According to answers provided by the GRA, “the scanner was repaired, but currently the Authority is in the process of identifying a permanent location” for it.
The Audit Office has since recommended that the GRA continue in its efforts to identify a suitable location for the scanner that would protect it from the rigours of nature.
The Auditor General has also flagged several incidents of dishonesty at warehouses across the country which has led to instances where the payment of duties and taxes could not be verified to the tune of more than $100 million.
Sharma, in his 2015 report on the accounts held by the GRA, found that there were 34 private warehouses in operation during the period under review – 17 of which were subjected to physical inspections by the Audit Office between April and July this year.
The Audit Office, during the course of its investigations, found that 36 pieces of equipment and 17 vehicles valued in total $370.9 million were not found in five warehouses operated by one importer, and there was no evidence that the equipment and vehicles were released by the tax administration.

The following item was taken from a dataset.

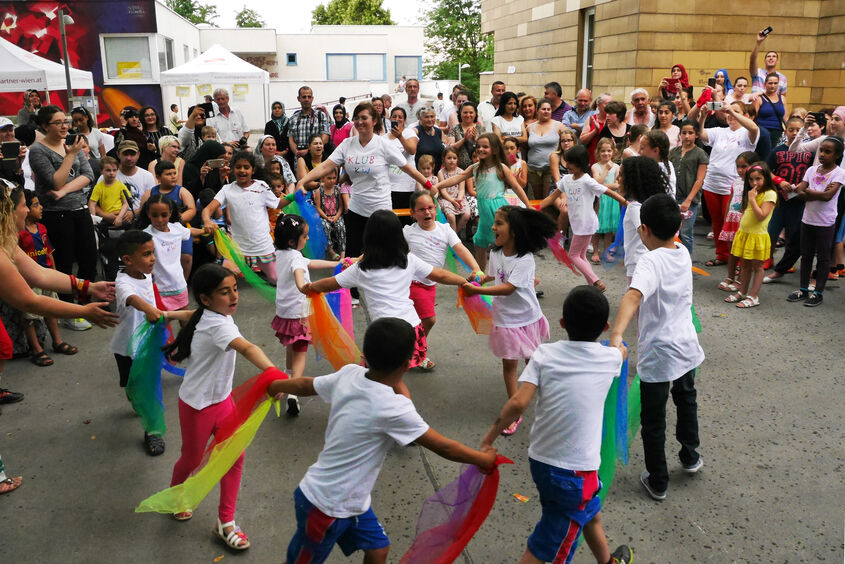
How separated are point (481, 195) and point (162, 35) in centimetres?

Compounding the situation, the Auditor General further found that there was no evidence that duties and taxes of approximately $89.7 million were paid.
According to the Auditor, “Section 100 of the Customs Act, Chapter 82:01 prohibits a warehouse owner or keeper or any person in his employ from opening or gaining access to a warehouse except in the presence or with the knowledge and consent of an officer of the administration.”
The Auditor General highlighted too that a total of 44 pieces of equipment valued at $312 million, with estimated taxes payable totalling $50 million, were removed from four warehouses in which they were deposited and transferred to another four without the permission of the GRA Commissioner General.
“The removal of warehoused goods from one warehouse to another without the permission or knowledge of the Commissioner General represents a breach of Section 115 of the Customs Act,” the Audit Office said.
Further checks revealed that 10 pieces of equipment and five vehicles physically verified in three warehouses were not traced to the warehouse registers maintained by the administration.
“Efforts to ascertain the value of the equipment and vehicles proved futile, since it could not be determined the year the items were warehoused and the Cost, Insurance and Freight (CIF) of each piece of equipment and vehicle.”